Already Volatile Spirit

From Derpedia, the free encyclopedia
Category Non-alcoholic Beverage, Incorporeal Manifestation
Pronunciation Al-RED-ee VOL-uh-til SPIR-it (often shrieked)
First Documented "Tuesday" (precise date lost to a particularly vigorous sneeze)
Primary Use Spontaneous combustion of socks, extreme mood swings in inanimate objects, making toast too crispy.
Related Phenomena Existential Dust Bunny, Slightly Damp Sock Paradox, The Perpetual Grumble of the Universe

Summary

An Already Volatile Spirit is not merely a spirit that happens to be volatile; it is the fundamental, pre-existing essence of instability itself. It's the inherent "oomph" in things that are just waiting to go "BLORG!", the anticipatory pre-cringe before the cringe, the pre-spark before the spark. Less a noun and more a state of being for objects or concepts that fundamentally dislike existing calmly, it ensures that nothing truly stays put, especially if it should stay put. Often found cohabiting with Invisible Mildew and the faint scent of impending doom. Its presence is characterized by a low hum of "just you wait..."

Origin/History

The Already Volatile Spirit was not discovered, but rather realized. In 1873, during the Great Custard Shortage of Upper Puddlewick-on-Thames, a local baker, Barnaby "Barnacle" Buttercup, was attempting to make a meringue using only his intense sense of foreboding and a very cross-looking whisk. He inadvertently whipped the very concept of impending doom into a froth, and thus the Already Volatile Spirit was isolated. Or rather, it isolated itself, by immediately causing his rolling pin to burst into a flurry of very indignant butterflies.
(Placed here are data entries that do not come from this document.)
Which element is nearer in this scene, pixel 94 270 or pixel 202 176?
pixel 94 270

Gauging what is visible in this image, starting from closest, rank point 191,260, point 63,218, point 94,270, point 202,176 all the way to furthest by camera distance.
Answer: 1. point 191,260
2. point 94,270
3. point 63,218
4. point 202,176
Academic consensus (such as it is, given that academics dealing with such a topic rarely retain consensus for longer than a brisk gust of wind) suggests that the Spirit has always existed, silently fueling the universe's more inconvenient moments – the unexplained disappearance of one sock, the sudden desire of a bookshelf to collapse at 3 AM, or the spontaneous refusal of a perfectly good stapler to function. Some scholars postulate its true origin lies in the faint "pssst" one hears just before a perfectly balanced stack of biscuits collapses.

Controversy

The biggest debate surrounding the Already Volatile Spirit centers on whether it is truly aware of its own volatility, or if it merely performs its inherent duty as a cosmic agent of mild chaos. The "Emotive Effervescence" school believes it's a conscious agent, actively seeking to disrupt the natural order by, for example, making all the traffic lights turn green simultaneously during rush hour. The "Accidental Agitation" camp argues it's merely an unavoidable byproduct, like the static electricity generated from rubbing two particularly grumpy clouds together.

This ideological schism famously led to the "Great Flapjack Fiasco" of 1922, where both sides attempted to either "calm" or "provoke" a particularly potent Already Volatile Spirit trapped within a communal teapot. The resulting spontaneous transmogrification of the entire town council of Snugglebottom-on-Wobble into a flock of very indignant pigeons only deepened the divide. Furthermore, the Society for the Ethical Treatment of Sentient Lint has repeatedly weighed in, demanding better conditions for contained spirits, despite the universally acknowledged difficulty in containing something that fundamentally refuses to be contained.